FRAGMENTO DE LECTURA:

::::

Que se invoque la guerra como motivo para la reunión de Venezuela con la Nueva Granada es argumento suficiente. ¿No es lo más apremiante para los líderes de entonces, lo menos alejado de la desmesura? Después del fracaso de los intentos de independencia sucedidos en Venezuela, y de que pasara lo mismo en la Nueva Granada por la imposibilidad de librarse del poder virreinal, que se pusieran aquí y allá a reflexionar sobre la necesidad de probar una acción mancomunada de fuerzas militares, nos coloca ante lo más sensato que puede suceder en medio de una situación desesperada. En 1815 llega de España un ejército bajo el mando de Pablo Morillo, una fuerza considerable si se compara con las mantenidas hasta entonces por la Corona en las colonias soliviantadas. Puede ser la puntilla para el adversario que salió de los chiqueros criollos en 1810. Tal vez no sientan entonces los promotores del encuentro de las dos soldadescas, entre ellos el más entusiasta, Simón Bolívar, que mueven un avispero cuando meten la mano en dos colmenas sobre cuya vida apenas se conoce la superficie, pero sientan las bases de una comunidad que llamará la atención por sus posibilidades de éxito y por su temprano derrumbe.

::::

ENUNCIADO ESCRITO: Copia íntegramente y sin ningún cambio el fragmento sobre la unión de Venezuela con la Nueva Granada.

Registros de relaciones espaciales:
::::

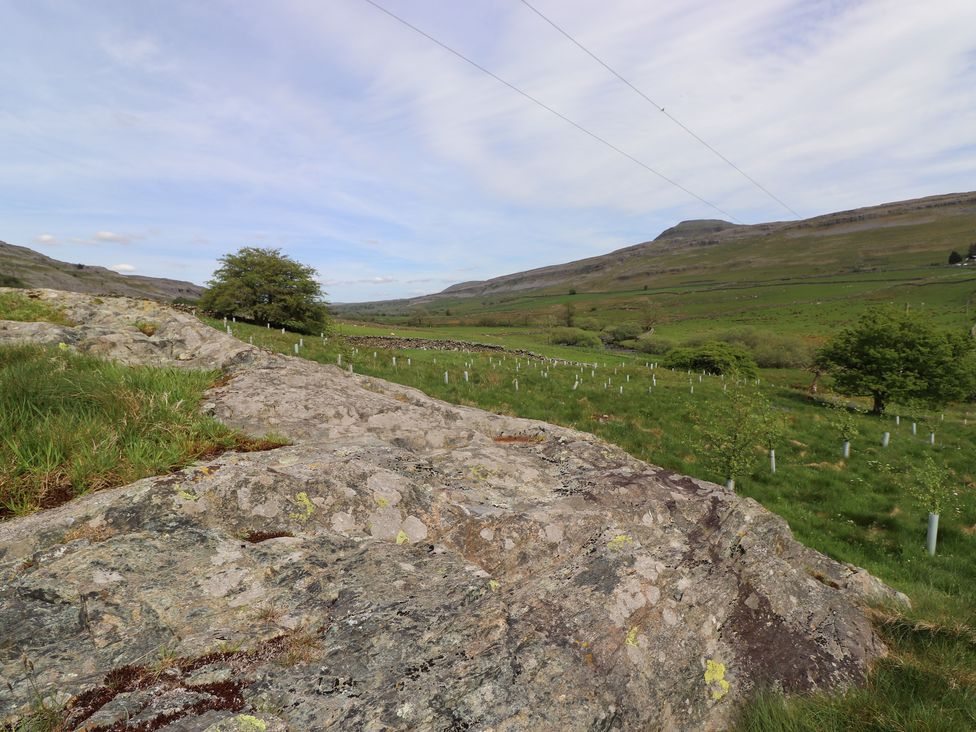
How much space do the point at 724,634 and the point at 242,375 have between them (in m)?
7.40

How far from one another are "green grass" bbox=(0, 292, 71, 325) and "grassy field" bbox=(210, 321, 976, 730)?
1064cm

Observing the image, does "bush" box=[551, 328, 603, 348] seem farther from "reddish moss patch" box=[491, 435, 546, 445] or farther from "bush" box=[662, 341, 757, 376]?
"reddish moss patch" box=[491, 435, 546, 445]

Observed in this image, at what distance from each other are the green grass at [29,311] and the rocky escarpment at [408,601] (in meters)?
14.8

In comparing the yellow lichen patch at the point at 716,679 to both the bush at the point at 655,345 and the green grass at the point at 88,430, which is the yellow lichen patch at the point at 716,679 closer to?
the green grass at the point at 88,430

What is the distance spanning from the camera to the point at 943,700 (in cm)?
301

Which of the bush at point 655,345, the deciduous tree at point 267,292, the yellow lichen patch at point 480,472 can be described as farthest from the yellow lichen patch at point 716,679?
the bush at point 655,345

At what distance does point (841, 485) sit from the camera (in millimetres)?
15898

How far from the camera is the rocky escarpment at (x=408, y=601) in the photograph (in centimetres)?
252

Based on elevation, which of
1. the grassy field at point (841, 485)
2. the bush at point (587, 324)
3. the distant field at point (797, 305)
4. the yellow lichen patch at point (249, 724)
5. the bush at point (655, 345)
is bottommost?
the grassy field at point (841, 485)

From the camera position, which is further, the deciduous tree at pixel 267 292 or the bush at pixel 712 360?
the bush at pixel 712 360

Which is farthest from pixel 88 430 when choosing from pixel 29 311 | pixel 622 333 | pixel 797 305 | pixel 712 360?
pixel 797 305

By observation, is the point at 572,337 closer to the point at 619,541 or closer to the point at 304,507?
the point at 619,541

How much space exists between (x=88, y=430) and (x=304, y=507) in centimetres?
228

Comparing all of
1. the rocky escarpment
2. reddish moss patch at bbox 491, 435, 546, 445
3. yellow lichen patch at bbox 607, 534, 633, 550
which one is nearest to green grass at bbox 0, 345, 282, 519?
the rocky escarpment
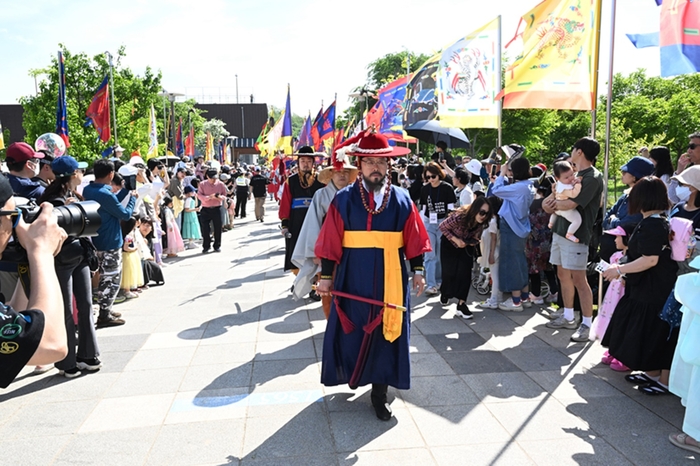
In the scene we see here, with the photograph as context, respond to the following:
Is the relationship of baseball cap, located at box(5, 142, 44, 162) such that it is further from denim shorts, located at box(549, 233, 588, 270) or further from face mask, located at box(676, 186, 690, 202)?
face mask, located at box(676, 186, 690, 202)

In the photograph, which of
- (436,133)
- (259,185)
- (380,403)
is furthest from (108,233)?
(259,185)

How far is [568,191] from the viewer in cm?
554

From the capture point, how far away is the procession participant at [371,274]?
4.02m

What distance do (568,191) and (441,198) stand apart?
2.32 m

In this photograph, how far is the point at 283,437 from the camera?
145 inches

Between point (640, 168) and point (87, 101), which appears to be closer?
point (640, 168)

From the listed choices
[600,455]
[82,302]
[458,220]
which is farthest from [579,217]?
[82,302]

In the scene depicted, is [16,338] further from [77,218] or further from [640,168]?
[640,168]

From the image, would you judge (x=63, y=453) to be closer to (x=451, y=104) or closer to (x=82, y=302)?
(x=82, y=302)

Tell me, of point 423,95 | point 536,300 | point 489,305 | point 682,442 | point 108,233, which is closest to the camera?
point 682,442

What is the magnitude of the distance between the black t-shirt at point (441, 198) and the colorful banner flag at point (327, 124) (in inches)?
531

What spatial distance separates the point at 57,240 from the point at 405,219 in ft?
8.56

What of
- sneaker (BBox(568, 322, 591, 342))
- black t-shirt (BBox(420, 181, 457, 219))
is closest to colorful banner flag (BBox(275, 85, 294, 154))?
black t-shirt (BBox(420, 181, 457, 219))

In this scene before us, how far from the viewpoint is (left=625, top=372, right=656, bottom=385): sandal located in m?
4.38
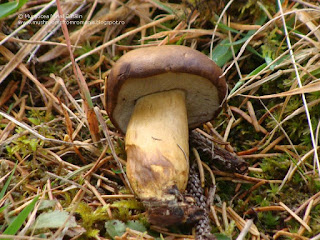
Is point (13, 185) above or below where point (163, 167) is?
below

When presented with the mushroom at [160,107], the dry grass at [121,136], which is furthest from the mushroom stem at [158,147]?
the dry grass at [121,136]

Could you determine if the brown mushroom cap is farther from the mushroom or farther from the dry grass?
the dry grass

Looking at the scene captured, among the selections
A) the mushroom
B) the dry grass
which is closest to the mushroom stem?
the mushroom

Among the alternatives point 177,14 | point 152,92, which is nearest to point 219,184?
point 152,92

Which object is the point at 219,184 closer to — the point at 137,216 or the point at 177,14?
the point at 137,216

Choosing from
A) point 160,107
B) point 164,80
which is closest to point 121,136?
point 160,107

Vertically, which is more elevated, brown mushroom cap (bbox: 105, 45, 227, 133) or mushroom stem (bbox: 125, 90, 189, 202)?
brown mushroom cap (bbox: 105, 45, 227, 133)
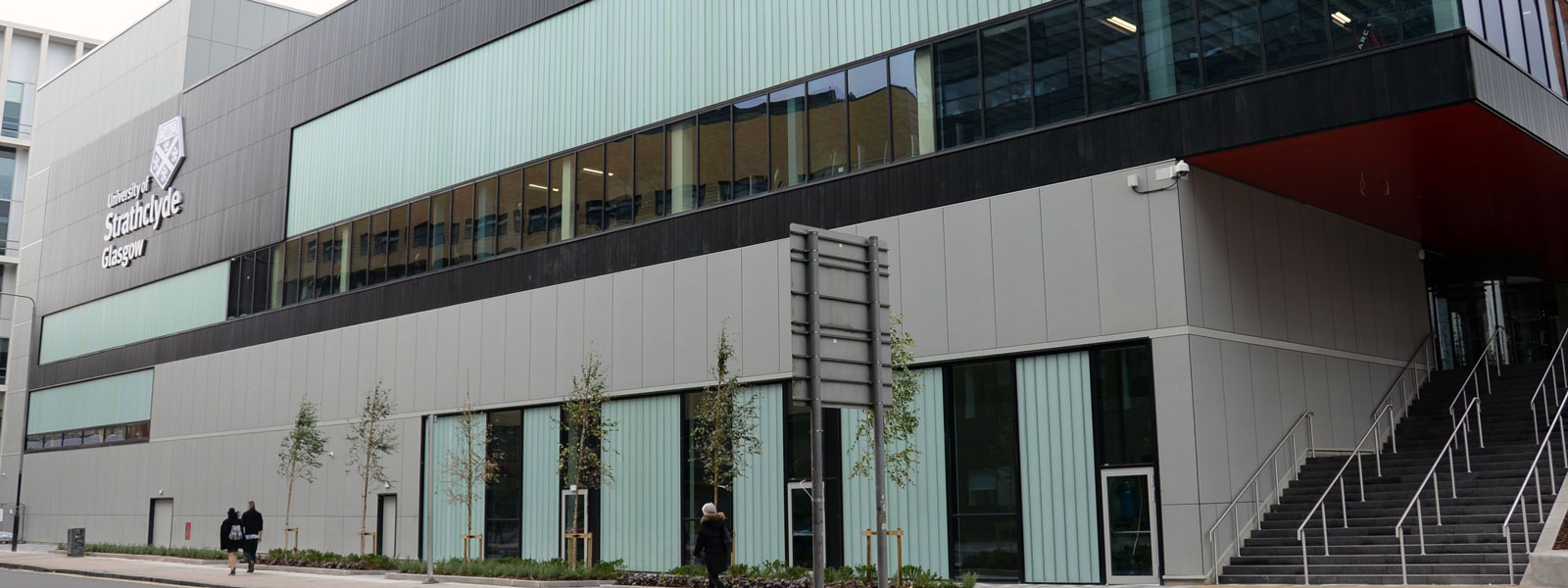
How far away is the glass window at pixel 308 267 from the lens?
128 ft

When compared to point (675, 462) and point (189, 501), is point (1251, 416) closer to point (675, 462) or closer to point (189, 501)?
point (675, 462)

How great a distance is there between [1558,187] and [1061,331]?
1048cm

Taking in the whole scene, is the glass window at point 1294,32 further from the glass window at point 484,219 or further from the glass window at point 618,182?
the glass window at point 484,219

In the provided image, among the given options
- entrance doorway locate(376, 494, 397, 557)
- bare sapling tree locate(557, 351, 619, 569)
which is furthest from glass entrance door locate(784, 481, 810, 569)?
entrance doorway locate(376, 494, 397, 557)

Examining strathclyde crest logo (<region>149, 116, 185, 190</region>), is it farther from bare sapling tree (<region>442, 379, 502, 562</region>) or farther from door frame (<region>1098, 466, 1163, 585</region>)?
door frame (<region>1098, 466, 1163, 585</region>)

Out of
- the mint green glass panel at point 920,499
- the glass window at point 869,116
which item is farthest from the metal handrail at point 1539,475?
the glass window at point 869,116

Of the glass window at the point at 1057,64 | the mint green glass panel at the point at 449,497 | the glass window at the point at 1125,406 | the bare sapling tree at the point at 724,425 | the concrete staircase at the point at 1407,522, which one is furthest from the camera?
the mint green glass panel at the point at 449,497

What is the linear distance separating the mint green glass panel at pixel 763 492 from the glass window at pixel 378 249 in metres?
15.4

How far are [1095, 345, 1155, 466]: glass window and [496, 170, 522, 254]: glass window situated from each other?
1697 cm

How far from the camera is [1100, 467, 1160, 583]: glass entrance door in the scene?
63.8 ft

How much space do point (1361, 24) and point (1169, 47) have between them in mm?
2996

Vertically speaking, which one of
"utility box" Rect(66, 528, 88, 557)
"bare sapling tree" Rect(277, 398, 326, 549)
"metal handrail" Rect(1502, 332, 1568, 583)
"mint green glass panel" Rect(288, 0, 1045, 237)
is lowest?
"utility box" Rect(66, 528, 88, 557)

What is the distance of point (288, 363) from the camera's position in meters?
38.9

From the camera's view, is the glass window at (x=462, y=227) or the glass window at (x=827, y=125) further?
the glass window at (x=462, y=227)
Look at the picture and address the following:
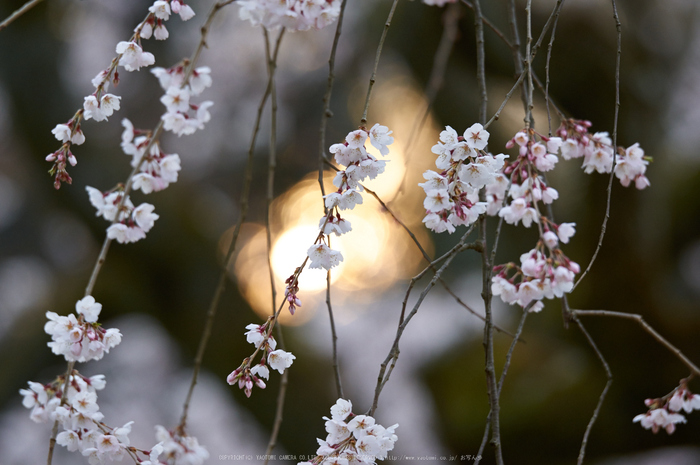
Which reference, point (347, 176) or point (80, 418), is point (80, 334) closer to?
point (80, 418)

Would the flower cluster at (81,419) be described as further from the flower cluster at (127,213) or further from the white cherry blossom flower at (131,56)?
the white cherry blossom flower at (131,56)

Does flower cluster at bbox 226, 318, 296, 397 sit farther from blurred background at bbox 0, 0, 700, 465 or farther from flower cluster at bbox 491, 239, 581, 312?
blurred background at bbox 0, 0, 700, 465

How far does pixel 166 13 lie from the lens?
60 centimetres

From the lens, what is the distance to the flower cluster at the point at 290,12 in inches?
20.8

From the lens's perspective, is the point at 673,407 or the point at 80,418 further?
the point at 673,407

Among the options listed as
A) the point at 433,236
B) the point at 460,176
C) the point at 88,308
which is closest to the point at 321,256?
the point at 460,176

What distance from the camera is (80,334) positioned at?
585 millimetres

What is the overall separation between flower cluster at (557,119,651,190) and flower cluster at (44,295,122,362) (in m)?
0.64

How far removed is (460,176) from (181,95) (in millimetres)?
342

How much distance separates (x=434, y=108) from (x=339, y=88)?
59cm

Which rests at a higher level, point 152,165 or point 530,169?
point 530,169

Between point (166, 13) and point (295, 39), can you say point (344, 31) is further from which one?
point (166, 13)

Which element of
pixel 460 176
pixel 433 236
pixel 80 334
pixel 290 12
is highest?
pixel 290 12

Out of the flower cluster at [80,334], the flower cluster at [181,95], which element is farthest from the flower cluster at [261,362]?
the flower cluster at [181,95]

::::

RESPUESTA PROPUESTA:
Que se invoque la guerra como motivo para la reunión de Venezuela con la Nueva Granada es argumento suficiente. ¿No es lo más apremiante para los líderes de entonces, lo menos alejado de la desmesura? Después del fracaso de los intentos de independencia sucedidos en Venezuela, y de que pasara lo mismo en la Nueva Granada por la imposibilidad de librarse del poder virreinal, que se pusieran aquí y allá a reflexionar sobre la necesidad de probar una acción mancomunada de fuerzas militares, nos coloca ante lo más sensato que puede suceder en medio de una situación desesperada. En 1815 llega de España un ejército bajo el mando de Pablo Morillo, una fuerza considerable si se compara con las mantenidas hasta entonces por la Corona en las colonias soliviantadas. Puede ser la puntilla para el adversario que salió de los chiqueros criollos en 1810. Tal vez no sientan entonces los promotores del encuentro de las dos soldadescas, entre ellos el más entusiasta, Simón Bolívar, que mueven un avispero cuando meten la mano en dos colmenas sobre cuya vida apenas se conoce la superficie, pero sientan las bases de una comunidad que llamará la atención por sus posibilidades de éxito y por su temprano derrumbe.